Hystrix是分布式系统中用来做服务隔离的框架。它有限流、降级、熔断的功能。用来做依赖服务的隔离,比如订单服务响应时间很高时或者挂掉,本服务限制请求数或者对订单服务的接口降级保证本服务的稳定性。服务隔离底层使用线程池和信号量实现的,线程池没有指定threadPoolKey的话,默认基于groupKey维度划分,每个HystrixCommand实现run()执行业务逻辑。支持定义线程池,且内部用CHM复用线程池。Hystrix还有HealthCounts统计一个commandKey所代表接口的调用情况,接口调用结果有:成功、失败(执行抛出错误)、拒绝执行(线程池拒绝)、超时(在线程池中排队时间过长),这些结果都被报告给commandKey的circuitBreaker断路器。
降级就是在命令执行过程发生失败、被线程池拒绝、超时都会执行fallback函数。
断路器会有一个时间滑动窗口,根据配置决定在一段时间内错误率过高则打开短路,让某个commandKey的请求直接执行fallback降级函数。默认5s后会让一个请求试探接口,如果接口成功则关闭断路器,重置command的度量统计。
除了HystrixBadRequestException异常之外,所有从run()方法抛出的异常都算作失败,并触发降级getFallback()和断路器逻辑。
执行流程图
文章大纲,我们会通过源码分析
- Hystrix的基本属性配置
- 熔断器和线程池的初始化
- command的执行流程
- 熔断器如何工作
- command超时监控的原理
线程池隔离在高并发时有什么问题
Hystrix的基本属性配置
基本属性配置大多数都来自于HystrixCommandProperties对象
/* --------------统计相关------------------*/
// 统计滚动的时间窗口,默认:5000毫秒(取自circuitBreakerSleepWindowInMilliseconds)
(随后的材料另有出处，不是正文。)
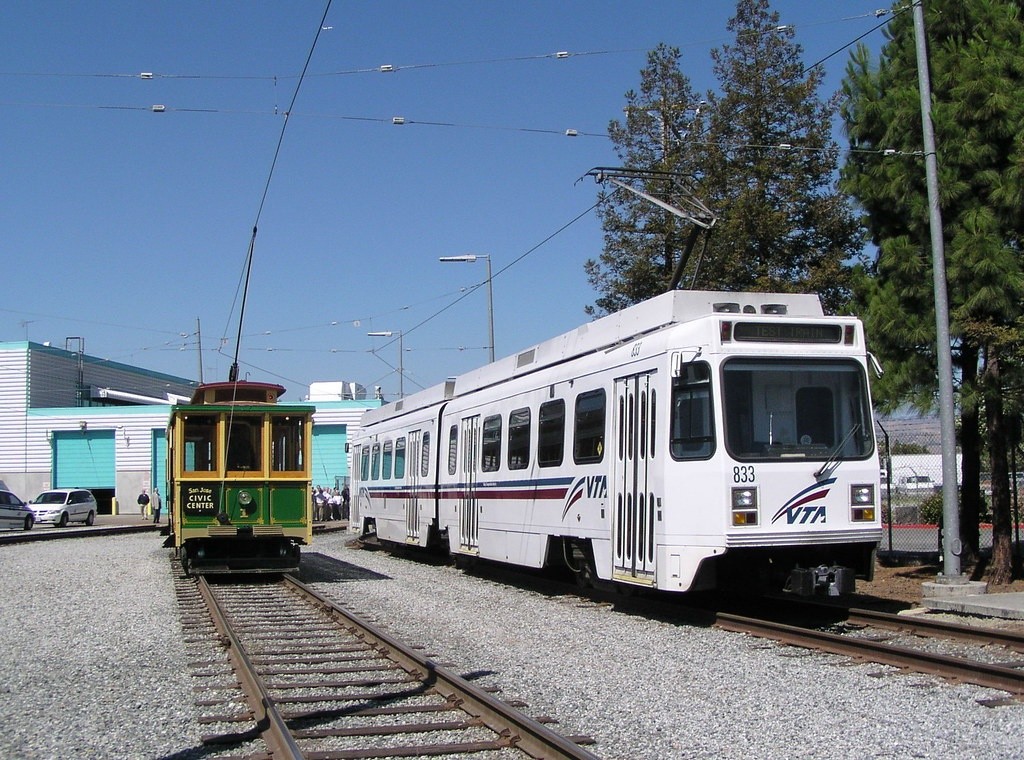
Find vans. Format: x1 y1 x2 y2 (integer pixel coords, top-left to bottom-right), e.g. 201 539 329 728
0 490 36 531
28 488 98 528
898 476 935 498
881 476 896 499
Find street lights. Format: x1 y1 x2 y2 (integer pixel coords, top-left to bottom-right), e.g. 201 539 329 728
365 329 404 398
438 253 495 364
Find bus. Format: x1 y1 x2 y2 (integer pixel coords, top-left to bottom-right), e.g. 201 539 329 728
162 380 317 579
345 288 884 624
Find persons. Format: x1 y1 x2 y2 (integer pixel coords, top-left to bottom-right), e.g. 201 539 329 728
152 488 161 523
312 485 349 521
138 490 150 520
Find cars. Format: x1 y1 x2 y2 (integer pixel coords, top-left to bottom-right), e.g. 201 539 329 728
980 473 1024 493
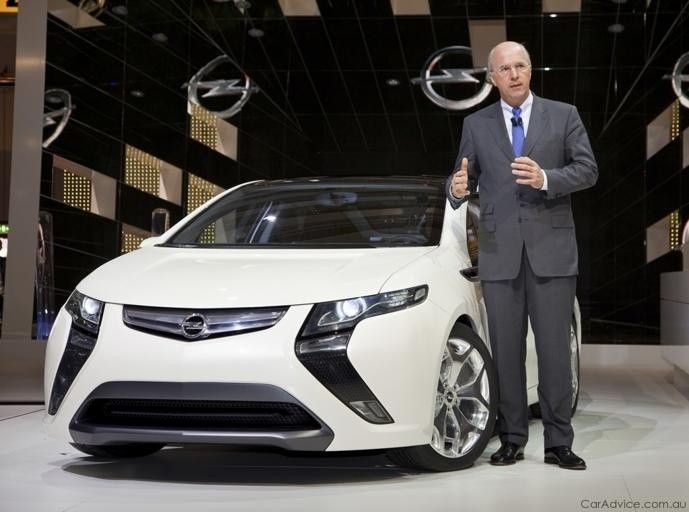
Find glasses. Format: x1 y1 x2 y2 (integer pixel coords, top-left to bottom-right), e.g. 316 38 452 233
494 64 532 76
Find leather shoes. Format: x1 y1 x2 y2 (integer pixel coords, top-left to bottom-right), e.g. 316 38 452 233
543 445 587 469
490 441 525 465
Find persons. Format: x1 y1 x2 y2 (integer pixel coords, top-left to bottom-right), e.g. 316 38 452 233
445 40 600 469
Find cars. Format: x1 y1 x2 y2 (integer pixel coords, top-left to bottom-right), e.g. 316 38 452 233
42 173 582 472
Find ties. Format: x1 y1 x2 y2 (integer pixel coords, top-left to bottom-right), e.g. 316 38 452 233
511 105 527 160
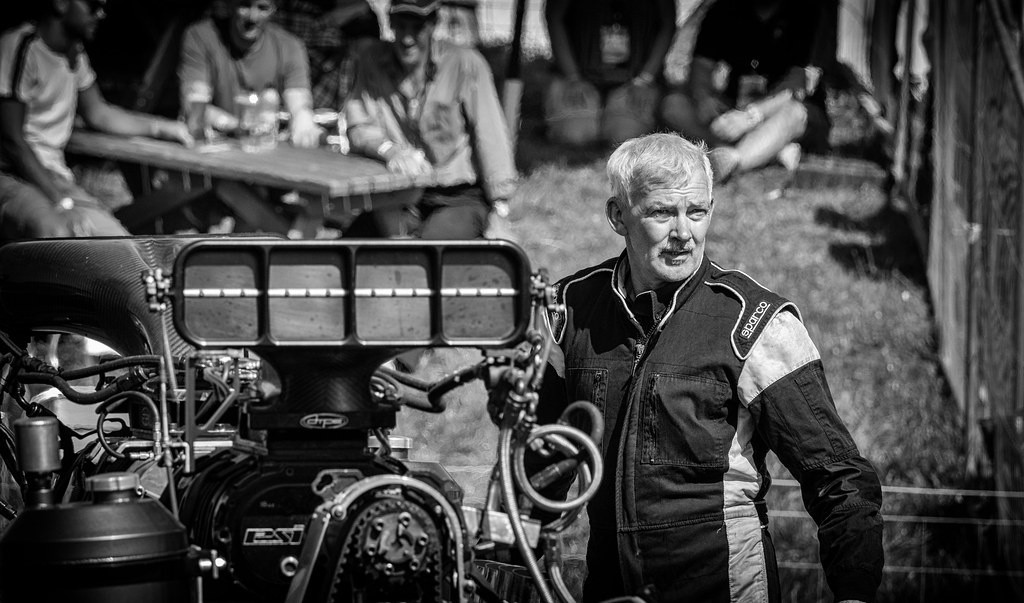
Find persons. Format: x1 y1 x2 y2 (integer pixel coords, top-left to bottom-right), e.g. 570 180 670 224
495 132 886 603
0 0 831 241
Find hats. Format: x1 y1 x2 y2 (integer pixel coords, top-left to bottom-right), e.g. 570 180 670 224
388 0 441 16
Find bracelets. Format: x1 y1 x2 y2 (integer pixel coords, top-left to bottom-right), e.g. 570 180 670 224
54 197 74 213
376 140 394 161
746 103 763 128
490 200 511 219
149 115 164 138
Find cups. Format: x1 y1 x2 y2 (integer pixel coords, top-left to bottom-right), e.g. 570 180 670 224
183 94 279 152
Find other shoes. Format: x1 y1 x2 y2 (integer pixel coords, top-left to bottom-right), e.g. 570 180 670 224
710 147 739 185
777 143 802 177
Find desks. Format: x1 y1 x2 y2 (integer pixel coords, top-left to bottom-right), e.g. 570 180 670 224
70 128 473 239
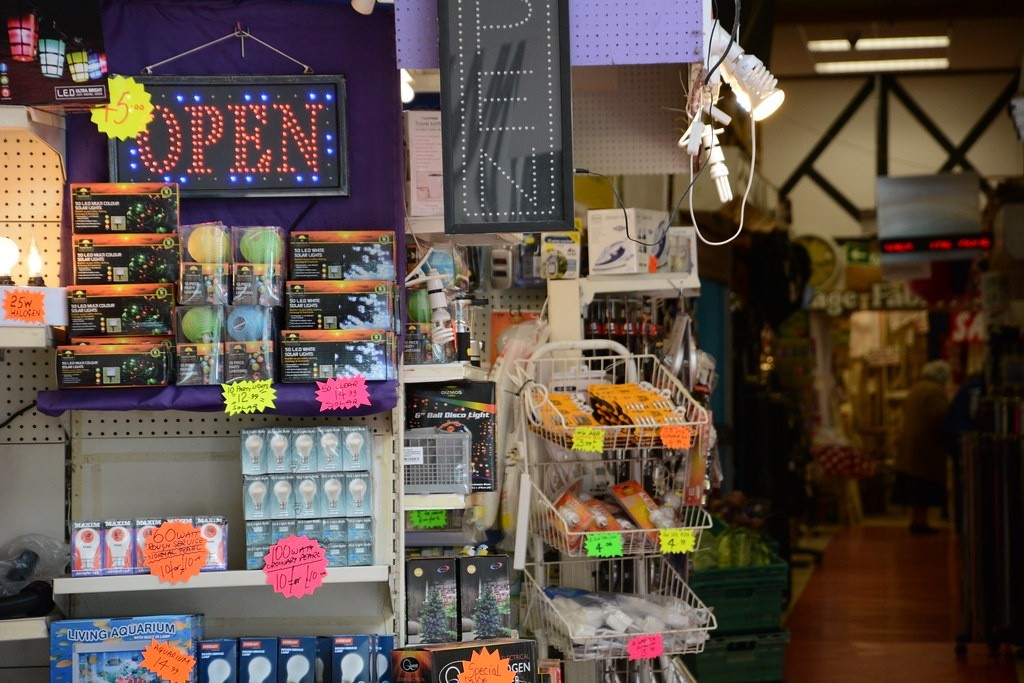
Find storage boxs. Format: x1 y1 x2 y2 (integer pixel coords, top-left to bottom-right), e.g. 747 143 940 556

private final HystrixProperty metricsRollingStatisticalWindowInMilliseconds;
// 统计窗口的Buckets的数量,默认:10个,每秒一个Buckets统计,也就是滑动窗口的大小是10秒
private final HystrixProperty metricsRollingStatisticalWindowBuckets; // number of buckets in the statisticalWindow
// 是否开启监控统计功能,默认:true
private final HystrixProperty metricsRollingPercentileEnabled;
/* --------------熔断器相关------------------*/
// 熔断器在整个统计时间内是否开启的阀值,默认20。也就是在metricsRollingStatisticalWindowInMilliseconds(默认10s)内至少请求20次,熔断器才发挥起作用
private final HystrixProperty circuitBreakerRequestVolumeThreshold;
// 熔断时间窗口,默认:5秒.熔断器中断请求5秒后会进入半打开状态,放下一个请求进来重试,如果该请求成功就关闭熔断器,否则继续等待一个熔断时间窗口
private final HystrixProperty circuitBreakerSleepWindowInMilliseconds;
//是否启用熔断器,默认true. 启动
private final HystrixProperty circuitBreakerEnabled;
//默认:50%。当出错率超过50%后熔断器启动,也就是在10秒的滑动窗口内错误率达50%,就会开启熔断
private final HystrixProperty circuitBreakerErrorThresholdPercentage;
//是否强制开启熔断器阻断所有请求,默认:false,不开启。置为true时,所有请求都将被拒绝,直接到fallback
private final HystrixProperty circuitBreakerForceOpen;
//是否允许熔断器忽略错误,默认false, 不开启
private final HystrixProperty circuitBreakerForceClosed;
/* --------------信号量相关------------------*/
//使用信号量隔离时,命令调用最大的并发数,默认:10
private final HystrixProperty executionIsolationSemaphoreMaxConcurrentRequests;
//使用信号量隔离时,命令fallback(降级)调用最大的并发数,默认:10
private final HystrixProperty fallbackIsolationSemaphoreMaxConcurrentRequests;
/* --------------其他------------------*/
//使用命令调用隔离方式,默认:采用线程隔离,ExecutionIsolationStrategy.THREAD
private final HystrixProperty executionIsolationStrategy;
//使用线程隔离时,调用超时时间,默认:1秒
private final HystrixProperty executionIsolationThreadTimeoutInMilliseconds;
//线程池的key,用于决定命令在哪个线程池执行
private final HystrixProperty executionIsolationThreadPoolKeyOverride;
//是否开启fallback降级策略 默认:true
private final HystrixProperty fallbackEnabled;
// 使用线程隔离时,是否对命令执行超时的线程调用中断(Thread.interrupt())操作.默认:true
private final HystrixProperty executionIsolationThreadInterruptOnTimeout;
// 是否开启请求日志,默认:true
private final HystrixProperty requestLogEnabled;
//是否开启请求缓存,默认:true
private final HystrixProperty requestCacheEnabled;
Hystrix的用法,在编写好HystrixCommand后交给框架执行。HystrixCommand对象包装成一个可观察的 Observable对象,然后创建一个Observer观察者对象订阅这个Observable对象。subscribe()就会异步执行command。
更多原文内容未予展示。